Construction of average weekly hours in detailed industries

In measuring output per hour for detailed industries, the Division of Industry Productivity Studies (DIPS) in the Bureau of Labor Statistics (BLS) constructs annual total hours series for each industry. To construct these series, the Bureau relies primarily on data collected in the BLS monthly Current Employment Statistics (CES) survey of U.S. establishments. The CES provides monthly and annual data on total employment, as well as data on employment and average weekly hours of production and nonsupervisory workers, by detailed industry. However, the CES does not collect data on the hours of nonproduction and supervisory workers, and therefore the hours must be estimated. This report describes the construction of these estimates for detailed industries.[1]

Average weekly hours of supervisory and nonproduction workers in each industry are derived using data from the BLS-sponsored Current Population Survey (CPS), a monthly household survey, and data from the CES establishment survey. Annual ratios of supervisory worker average weekly hours to nonsupervisory worker average weekly hours for each service-providing industry are calculated from the CPS data. Similarly, ratios of nonproduction worker average weekly hours to production worker average weekly hours for each manufacturing and mining industry are also calculated. These ratios are applied to the CES nonsupervisory or production worker average weekly hours, respectively, for the industry to estimate the nonproduction or supervisory worker average weekly hours by industry.

In this effort, the Division of Industry Productivity Studies (DIPS) uses data sources and methods similar to those used by the Bureau’s Division of Major Sector Productivity (DMSP) and described in “Alternative measures of supervisory employee hours and productivity growth" in the October 2004 Monthly Labor Review.

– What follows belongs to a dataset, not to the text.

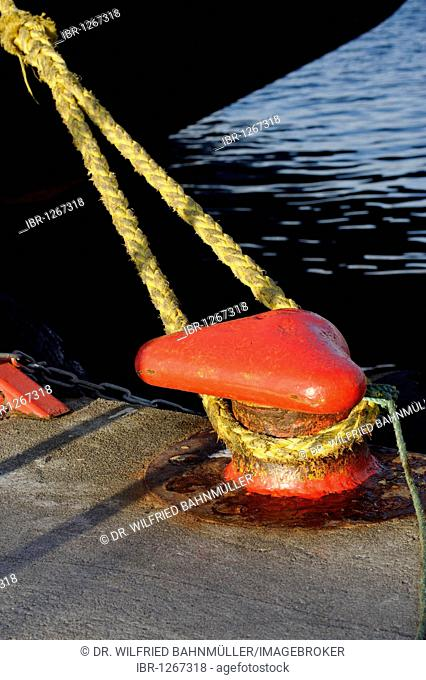 Mooring bollard, harbour, Rorvik, Norway, Scandinavia, Europe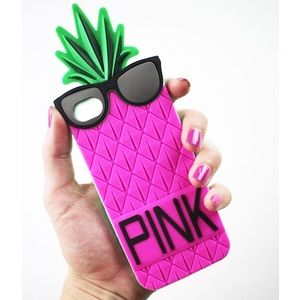 PINK Victoria's Secret Accessories - Soft iPhone case 5/5S pink pineapple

While the methods and data are similar, some differences occur in constructing industry-specific estimates. This notice covers those differences.

The Methodology

Productivity and cost measures for detailed industries are maintained back to 1987. The adjusted hours series discussed here were developed for the period 1987 through 2002. They have since been extended to 2003 and will be updated to current years in future updates of the industry productivity measures.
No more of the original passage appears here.